In a recent submission to the committee, Michael Shoebridge, the director of defence strategy and national security at the Australian Strategic and Defence Policy Institute and a former deputy head of the Australian Signals Directorate, says that: "Done well, national security enables democracy as it protects our people and our democratic institutions from coercion and allows us to operate a free and open society governed by parliament and law in an environment of healthy, open debate.
"The purpose is to have a free and open society, though not to have national security for itself ... With this in mind, the balance has shifted too far towards not disclosing material that ... could and should be disclosed not just to journalists but to the Australian public. It's time to re-invigorate a healthy public disclosure culture so that more information leaves through the front door."
Shoebridge says that "A strong security culture operates best when it is combined with a healthy disclosure culture." We are some distance from that ideal.
What can be done?
First, it might be hoped that the current review of national security legislation can bring forward proposals to rebalance current policies, laws and operations.
Second, the ASIO and the AFP should be transferred from Home Affairs to the Attorney-General's portfolio, so intelligence gathering and law enforcement functions can operate with appropriate independence.
Third, as Shoebridge suggests, national security officials should attempt to build closer relationships with the media, including by offering regular briefings. That would be better than setting the police onto them and trying to get them behind bars.
Fourth, the question of whether people should be prosecuted for possible offences of national security laws should be left entirely to the Director of Public Prosecutions and no minister should be involved in such decisions, as the Attorney-General now is.
Fifth, proposals for new security laws should be widely published in draft form with full statements of reasons in support with adequate time for public consultation and discussion.
Sixth, given the extraordinary growth in the resourcing of security agencies, any bids for increases in their budgets should be subject to the utmost scrutiny.

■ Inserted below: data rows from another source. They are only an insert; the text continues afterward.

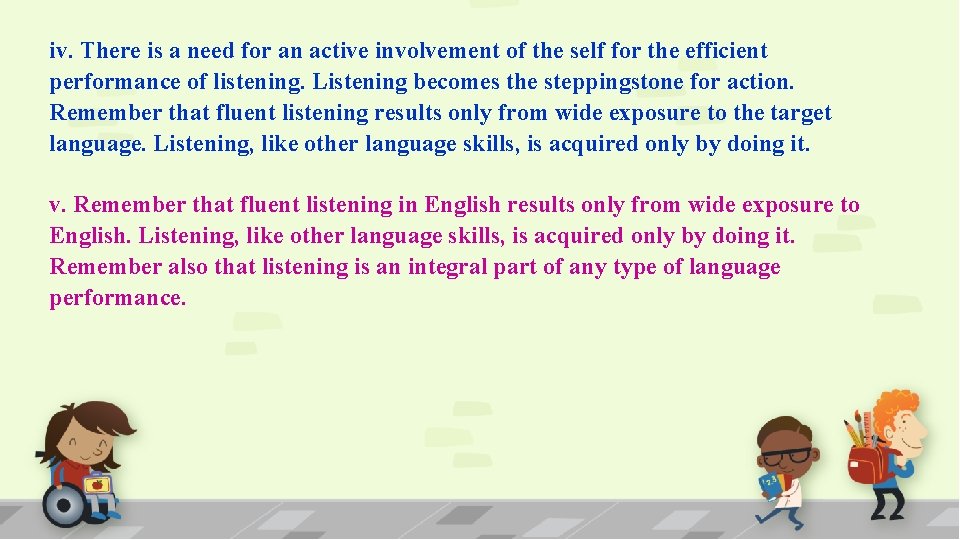 iv. There is a need for an active involvement of the self for the efficient performance of listening. Listening becomes the steppingstone for action. Remember that fluent listening results only from wide exposure to the target language. Listening, like other language skills, is acquired only by doing it.

v. Remember that fluent listening in English results only from wide exposure to English. Listening, like other language skills, is acquired only by doing it. Remember also that listening is an integral part of any type of language performance.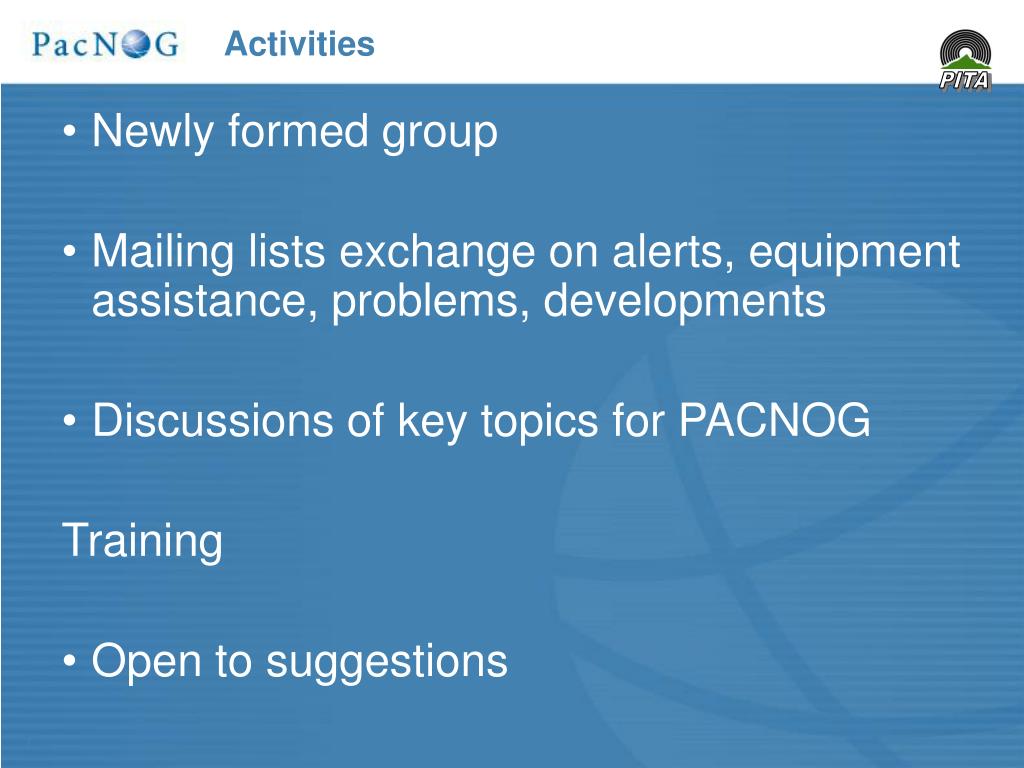 PacNOG Activities

PITA

• Newly formed group

• Mailing lists exchange on alerts, equipment assistance, problems, developments

• Discussions of key topics for PACNOG

Training

• Open to suggestions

Seventh, and most importantly, ministers and governments must be more prepared to lead rather than follow public sentiment. They should be open and honest about risks and steps that might be taken to minimise them. If they sense that the level of public anxiety is out of kilter with known reality, they should try to calm it down.
Finally, citizens should take the trouble to better educate themselves about national security. Toohey's book is a good place to start.